The writer says the “Berlin” patient is the only person in the world who has been functionally cured of HIV. This was achieved through a bone marrow transplant, a similar complicated and risky procedure as the “London” patient had about three years ago.
The world has just heard about a person referred to as the “London” patient, who has no detectable HIV. While it is still too early to say whether he is cured, he is now only the second person in the world, joining the “Berlin” patient, to have no detectable virus anywhere in his body since he stopped taking antiretroviral drugs – HIV usually re-emerges within weeks when treatment is stopped.

In HIV, there is no simple way to define cure, because HIV can hide in deep cells in the body for many years and some people naturally have no detectable HIV in blood without treatment despite HIV continuing to grow and multiply in the body.

For this reason, it is not possible yet to determine if a person has a “sterilising” cure, where HIV has been completely eliminated from the body.

So, an alternative of a “functional” cure has been coined, where there is no evidence of HIV multiplying in the body and no evidence of the virus over a period without the use of ART (antiretroviral therapy). In a patient with a “functional” cure, the virus may reside in the deep cells (referred to as HIV reservoirs) but is not detectable with available laboratory tests.

The “Berlin” patient is the only person in the world who has been functionally cured of HIV. This was achieved through a bone marrow transplant, a similar complicated and risky procedure as the “London” patient had about three years ago.

This transplant replaces all the existing stem cells (that will become future blood cells) with a genetic variant that prevents HIV from entering these cells and infecting them.

In scientific terms, HIV multiplies in CD4 cells by entering the cells through attaching to a co-receptor, which is usually the C-C chemokine receptor type 5 (CCR5).

Some rare individuals, roughly one in 10000, have a genetic mutation of the CCR5 gene.

Patients with the mutation, known as a delta 32 deletion (because 32 base-pairs are deleted from the CCR5 gene) are resistant to HIV infection because their CCR5 co-receptor is faulty. This mutation is harmless to people but lethal to HIV.
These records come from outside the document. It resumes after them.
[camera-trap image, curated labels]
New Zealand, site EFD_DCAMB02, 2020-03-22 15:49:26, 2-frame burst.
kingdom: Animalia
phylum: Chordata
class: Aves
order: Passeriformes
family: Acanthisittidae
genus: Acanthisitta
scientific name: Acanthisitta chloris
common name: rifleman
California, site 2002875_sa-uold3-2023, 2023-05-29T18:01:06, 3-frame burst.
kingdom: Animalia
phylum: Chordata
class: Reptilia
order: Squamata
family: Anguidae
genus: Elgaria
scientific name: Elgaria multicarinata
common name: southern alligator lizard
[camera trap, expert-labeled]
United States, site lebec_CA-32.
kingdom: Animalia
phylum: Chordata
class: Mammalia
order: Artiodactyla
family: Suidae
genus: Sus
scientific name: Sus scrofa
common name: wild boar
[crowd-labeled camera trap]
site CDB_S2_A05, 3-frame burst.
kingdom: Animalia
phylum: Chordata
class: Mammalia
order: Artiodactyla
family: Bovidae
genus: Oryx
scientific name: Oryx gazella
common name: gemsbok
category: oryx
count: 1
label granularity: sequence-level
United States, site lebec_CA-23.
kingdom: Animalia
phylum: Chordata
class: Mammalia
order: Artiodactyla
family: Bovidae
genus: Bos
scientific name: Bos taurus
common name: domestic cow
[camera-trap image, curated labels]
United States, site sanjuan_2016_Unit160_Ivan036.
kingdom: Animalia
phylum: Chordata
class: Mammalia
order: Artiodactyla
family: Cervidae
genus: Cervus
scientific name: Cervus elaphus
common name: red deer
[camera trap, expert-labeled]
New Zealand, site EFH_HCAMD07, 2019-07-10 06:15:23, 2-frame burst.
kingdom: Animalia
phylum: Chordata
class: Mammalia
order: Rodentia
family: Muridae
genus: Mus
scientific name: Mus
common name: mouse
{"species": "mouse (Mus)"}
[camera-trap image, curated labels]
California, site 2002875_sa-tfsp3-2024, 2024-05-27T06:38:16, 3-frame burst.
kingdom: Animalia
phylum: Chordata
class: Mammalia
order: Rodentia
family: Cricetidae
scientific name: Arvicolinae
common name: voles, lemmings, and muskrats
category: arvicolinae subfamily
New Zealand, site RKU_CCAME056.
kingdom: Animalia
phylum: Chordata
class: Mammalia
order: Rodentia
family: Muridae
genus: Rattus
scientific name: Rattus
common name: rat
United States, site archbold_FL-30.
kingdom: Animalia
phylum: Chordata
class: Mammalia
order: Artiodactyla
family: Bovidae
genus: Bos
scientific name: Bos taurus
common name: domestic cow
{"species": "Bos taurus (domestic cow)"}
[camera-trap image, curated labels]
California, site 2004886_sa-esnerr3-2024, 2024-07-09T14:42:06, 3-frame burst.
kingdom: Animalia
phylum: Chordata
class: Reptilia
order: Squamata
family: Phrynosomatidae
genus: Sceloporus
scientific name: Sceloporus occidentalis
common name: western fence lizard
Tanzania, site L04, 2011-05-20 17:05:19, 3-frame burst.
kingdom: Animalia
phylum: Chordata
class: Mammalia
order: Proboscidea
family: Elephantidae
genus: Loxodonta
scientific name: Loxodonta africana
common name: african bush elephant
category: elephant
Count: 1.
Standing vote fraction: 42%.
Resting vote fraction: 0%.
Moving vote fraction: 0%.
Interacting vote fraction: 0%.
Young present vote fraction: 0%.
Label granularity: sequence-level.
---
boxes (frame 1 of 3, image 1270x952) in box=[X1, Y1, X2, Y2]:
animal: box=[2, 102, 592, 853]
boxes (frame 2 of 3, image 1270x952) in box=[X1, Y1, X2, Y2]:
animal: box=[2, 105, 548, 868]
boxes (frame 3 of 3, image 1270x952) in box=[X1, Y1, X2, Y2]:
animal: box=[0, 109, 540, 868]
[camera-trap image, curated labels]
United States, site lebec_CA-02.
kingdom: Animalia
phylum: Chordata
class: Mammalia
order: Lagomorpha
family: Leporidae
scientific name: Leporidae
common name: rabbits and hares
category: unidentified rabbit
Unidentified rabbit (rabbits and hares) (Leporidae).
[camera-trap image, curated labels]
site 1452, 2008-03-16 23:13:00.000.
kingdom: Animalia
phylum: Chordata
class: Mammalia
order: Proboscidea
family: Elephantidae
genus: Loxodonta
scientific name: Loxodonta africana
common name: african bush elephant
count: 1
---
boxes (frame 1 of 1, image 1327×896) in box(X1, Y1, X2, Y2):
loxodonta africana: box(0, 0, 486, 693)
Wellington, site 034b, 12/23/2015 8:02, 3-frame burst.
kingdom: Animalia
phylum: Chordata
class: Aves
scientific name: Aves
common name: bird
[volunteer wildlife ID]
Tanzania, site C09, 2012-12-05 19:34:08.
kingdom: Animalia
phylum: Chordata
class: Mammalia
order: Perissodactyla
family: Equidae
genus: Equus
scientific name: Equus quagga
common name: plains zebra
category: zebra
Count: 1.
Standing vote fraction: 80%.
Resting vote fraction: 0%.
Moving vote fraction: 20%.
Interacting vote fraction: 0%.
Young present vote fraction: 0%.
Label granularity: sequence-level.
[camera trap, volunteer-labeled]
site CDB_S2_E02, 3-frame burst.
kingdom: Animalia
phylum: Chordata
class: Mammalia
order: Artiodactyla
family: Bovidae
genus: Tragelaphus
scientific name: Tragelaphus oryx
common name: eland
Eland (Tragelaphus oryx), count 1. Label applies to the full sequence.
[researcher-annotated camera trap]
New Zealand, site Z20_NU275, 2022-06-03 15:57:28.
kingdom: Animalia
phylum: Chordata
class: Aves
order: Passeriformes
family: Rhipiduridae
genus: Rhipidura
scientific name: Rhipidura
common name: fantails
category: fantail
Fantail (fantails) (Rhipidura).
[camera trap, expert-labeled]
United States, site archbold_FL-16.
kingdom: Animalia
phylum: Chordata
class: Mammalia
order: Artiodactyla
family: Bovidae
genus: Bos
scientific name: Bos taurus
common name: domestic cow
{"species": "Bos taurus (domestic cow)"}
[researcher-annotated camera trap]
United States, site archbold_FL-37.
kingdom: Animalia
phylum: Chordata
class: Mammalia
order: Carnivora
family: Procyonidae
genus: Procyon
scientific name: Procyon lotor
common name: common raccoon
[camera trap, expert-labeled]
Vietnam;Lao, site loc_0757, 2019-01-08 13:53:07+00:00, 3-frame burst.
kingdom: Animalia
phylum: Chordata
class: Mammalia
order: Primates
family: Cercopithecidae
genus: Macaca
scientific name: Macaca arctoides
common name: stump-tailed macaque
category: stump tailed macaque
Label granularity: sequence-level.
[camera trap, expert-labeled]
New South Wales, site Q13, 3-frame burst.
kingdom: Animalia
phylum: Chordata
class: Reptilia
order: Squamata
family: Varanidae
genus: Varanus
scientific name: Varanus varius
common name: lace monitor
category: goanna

Both the “Berlin” and “London” patients required bone marrow transplants for blood cancers unrelated to HIV. The “Berlin” patient had leukaemia while the “London” patient had Hodgkins lymphoma.

These bone marrow transplants, which were required for their cancers, provided an opportunity to see if bone marrow from donors with the delta 32 genetic mutation in the CCR5 gene, could suppress the patients’ HIV infection.

In short, the new blood cells in the “Berlin” and “London” patients from their donor bone marrows, are not able to become infected with HIV because of the faulty CCR5 co-receptor. This is why HIV is no longer able to grow and multiply in their bodies.

Bone marrow transplantation is a complicated and potentially life-threatening surgical procedure and should only be done if there is a compelling medical reason other than HIV. Further, HIV-resistant bone marrow donors are rare. Hence, this procedure is not an option except in very unusual circumstances, and even then, has a high risk of failure.

Regardless, the “Berlin” and “London” patients are providing us with important clues on the potential role of CCR5 genes in cure strategies and have inspired new research and advocacy toward an HIV cure.

Globally, it is estimated that there were about 36.7million people living with HIV and 1.8million new HIV infections in 2017.

South Africa is the worst-affected country in the world; about one in every five HIV-positive individuals in the world lives here.

The world has made great strides in treating people living with HIV, with about 21.7million people on antiretroviral therapy in 2017. With sustained treatment with antiretroviral drugs, HIV-positive people can have a lifespan similar to that of HIV-negative people. Besides treatment, substantial programmes are under way in South Africa to reduce the number of new HIV infections.

Despite this, HIV continues to spread. South Africa is at the forefront of research on HIV prevention and vaccines and has an important research initiative to find a cure for Aids.

The Centre for the Aids Programme of Research in South Africa (Caprisa) in partnership with the South African Medical Research Council, the US National Institutes of Health and the national government Departments for Health as well as Science and Technology together with the UCT and the National Institute for Communicable Diseases in Joburg are undertaking research on HIV reservoirs and are using locally discovered potent broadly neutralising antibodies to neutralise HIV in the reservoir to render them non-infectious as a cure strategy.

Recent promising data from monkeys indicate the potential value of this approach. Studies in humans are expected to start next year.

At present, there is no cure for Aids. Treatment and prevention programmes need to continue with vigour. Research is our hope, as a long but essential road, to create better treatment and prevention strategies and eventually a cure for Aids.

Karim is the director of Centre for the Aids Programme of Research in South Africa (Caprisa) and Caprisa Professor of Global Health at Columbia University. He is also pro vice-chancellor for research at the University of KwaZulu-Natal.